EXCERPTED PASSAGE:
####################

3 Cost of regulation
The cost advantage here is unrelated to the cost of regulation.
This is the cost of pure messaging (i.e. sending lots of messages in a structured way, with expectations on availability and confirmation).
Stripe actually sells you AML/KYC as part of their package of crypto services, and will expect you to complete AML/KYC to register for crypto withdrawals. Similarly, all the major crypto exchanges involved here will do AML/KYC.
4a International Transfers Generally
My suspicion is that you (and I) are probably too sophisticated/wealthy to want to be doing stuff directly in Crypto right now.
The question I'm posing is more like: Actually, would Wise save money if it used Crypto on its backend?
4b Wise Fees
Also, Wise's fees don't look so great to me. I've used it to send money to a friend in the US, and I was not impressed.
I just tried to see how much it'd cost to send $1,000 AUD to Europe - Wise is quoting $4.86 AUD in fees. That seems very high for a bare message.

By comparison, I could shop in the US with my Mastercard card and pay the end of day FX rate and no additional fees. It isn't obvious why "sending money" shouldn't be similarly priced.
Maybe the comparison here is to long distance phone call rates vs Skype (when it first came out).
Looking at the price of $4.86 for an international transfer, feels to me a bit like how long-distance calls used to be priced. Not so high that you could never make one, but not so small that you'd think of it as "effectively free". VOIP/Crypto should then take that cost down to something you'd sell via freemium models.

####################

DATA FOR PROCESSING:
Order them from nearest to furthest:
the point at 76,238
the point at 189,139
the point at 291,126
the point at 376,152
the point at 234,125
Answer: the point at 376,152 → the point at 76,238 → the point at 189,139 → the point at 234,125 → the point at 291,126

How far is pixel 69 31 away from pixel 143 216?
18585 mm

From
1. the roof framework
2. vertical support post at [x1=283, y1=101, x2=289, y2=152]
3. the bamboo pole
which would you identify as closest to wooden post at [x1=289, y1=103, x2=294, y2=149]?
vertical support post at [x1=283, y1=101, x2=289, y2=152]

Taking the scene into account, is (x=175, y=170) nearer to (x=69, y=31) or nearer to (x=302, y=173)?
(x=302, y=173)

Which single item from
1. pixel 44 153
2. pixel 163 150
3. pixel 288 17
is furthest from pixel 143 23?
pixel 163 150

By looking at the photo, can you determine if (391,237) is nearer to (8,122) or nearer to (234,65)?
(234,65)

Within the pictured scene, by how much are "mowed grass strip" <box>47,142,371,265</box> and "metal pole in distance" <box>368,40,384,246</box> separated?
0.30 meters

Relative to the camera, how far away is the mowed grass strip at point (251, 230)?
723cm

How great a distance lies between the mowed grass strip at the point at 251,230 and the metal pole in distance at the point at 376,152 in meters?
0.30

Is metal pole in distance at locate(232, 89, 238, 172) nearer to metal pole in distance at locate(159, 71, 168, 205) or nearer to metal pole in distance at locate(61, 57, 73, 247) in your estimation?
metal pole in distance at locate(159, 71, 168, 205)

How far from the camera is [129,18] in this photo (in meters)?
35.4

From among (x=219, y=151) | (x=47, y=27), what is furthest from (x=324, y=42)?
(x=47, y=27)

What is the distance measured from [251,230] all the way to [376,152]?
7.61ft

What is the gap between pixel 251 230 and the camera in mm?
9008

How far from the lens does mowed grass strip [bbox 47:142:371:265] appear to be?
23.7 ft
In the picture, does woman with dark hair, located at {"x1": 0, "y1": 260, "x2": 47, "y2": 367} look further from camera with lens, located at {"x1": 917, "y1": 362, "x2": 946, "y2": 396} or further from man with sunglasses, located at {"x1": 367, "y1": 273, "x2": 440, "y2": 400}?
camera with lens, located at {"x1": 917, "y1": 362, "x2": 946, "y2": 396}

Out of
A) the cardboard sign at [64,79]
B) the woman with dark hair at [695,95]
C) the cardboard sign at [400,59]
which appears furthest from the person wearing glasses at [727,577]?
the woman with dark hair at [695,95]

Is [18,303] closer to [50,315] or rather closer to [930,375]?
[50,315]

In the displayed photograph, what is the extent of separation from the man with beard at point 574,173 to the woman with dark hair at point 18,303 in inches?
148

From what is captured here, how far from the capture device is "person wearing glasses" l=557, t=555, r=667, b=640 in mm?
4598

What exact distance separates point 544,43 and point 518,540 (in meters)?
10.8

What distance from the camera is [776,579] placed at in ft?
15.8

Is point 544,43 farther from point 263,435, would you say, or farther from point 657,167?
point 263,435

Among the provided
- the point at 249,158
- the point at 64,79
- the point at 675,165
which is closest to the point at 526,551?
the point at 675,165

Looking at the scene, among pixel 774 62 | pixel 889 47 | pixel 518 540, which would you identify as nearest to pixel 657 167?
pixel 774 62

####################

TASK LIST:
1. In the excerpted passage, how much did Wise quote in fees for sending $1,000 AUD to Europe?
2. Rewrite the entries from the line containing "From among (x=219, y=151)" up to and including the last line of the entries, changing "cardboard sign" to "poster board" and leaving everything else unchanged. Return only those lines.

EXERCISE ANSWERS:
1. $4.86 AUD

2.
From among (x=219, y=151) | (x=47, y=27), what is furthest from (x=324, y=42)?
(x=47, y=27)

What is the distance measured from [251,230] all the way to [376,152]?
7.61ft

What is the gap between pixel 251 230 and the camera in mm?
9008

How far from the lens does mowed grass strip [bbox 47:142:371:265] appear to be?
23.7 ft
In the picture, does woman with dark hair, located at {"x1": 0, "y1": 260, "x2": 47, "y2": 367} look further from camera with lens, located at {"x1": 917, "y1": 362, "x2": 946, "y2": 396} or further from man with sunglasses, located at {"x1": 367, "y1": 273, "x2": 440, "y2": 400}?
camera with lens, located at {"x1": 917, "y1": 362, "x2": 946, "y2": 396}

Out of
A) the poster board at [64,79]
B) the woman with dark hair at [695,95]
C) the poster board at [400,59]
which appears furthest from the person wearing glasses at [727,577]?
the woman with dark hair at [695,95]

Is [18,303] closer to [50,315] or rather closer to [930,375]?
[50,315]

In the displayed photograph, what is the extent of separation from the man with beard at point 574,173 to the woman with dark hair at point 18,303 in inches?
148

From what is captured here, how far from the capture device is "person wearing glasses" l=557, t=555, r=667, b=640 in mm?
4598

What exact distance separates point 544,43 and point 518,540 (in meters)?
10.8

What distance from the camera is [776,579] placed at in ft?
15.8

Is point 544,43 farther from point 263,435, would you say, or farther from point 657,167?
point 263,435

Among the provided
- the point at 249,158
- the point at 64,79
- the point at 675,165
which is closest to the point at 526,551?
the point at 675,165

Looking at the scene, among pixel 774 62 | pixel 889 47 | pixel 518 540, which would you identify as nearest to pixel 657 167?
pixel 774 62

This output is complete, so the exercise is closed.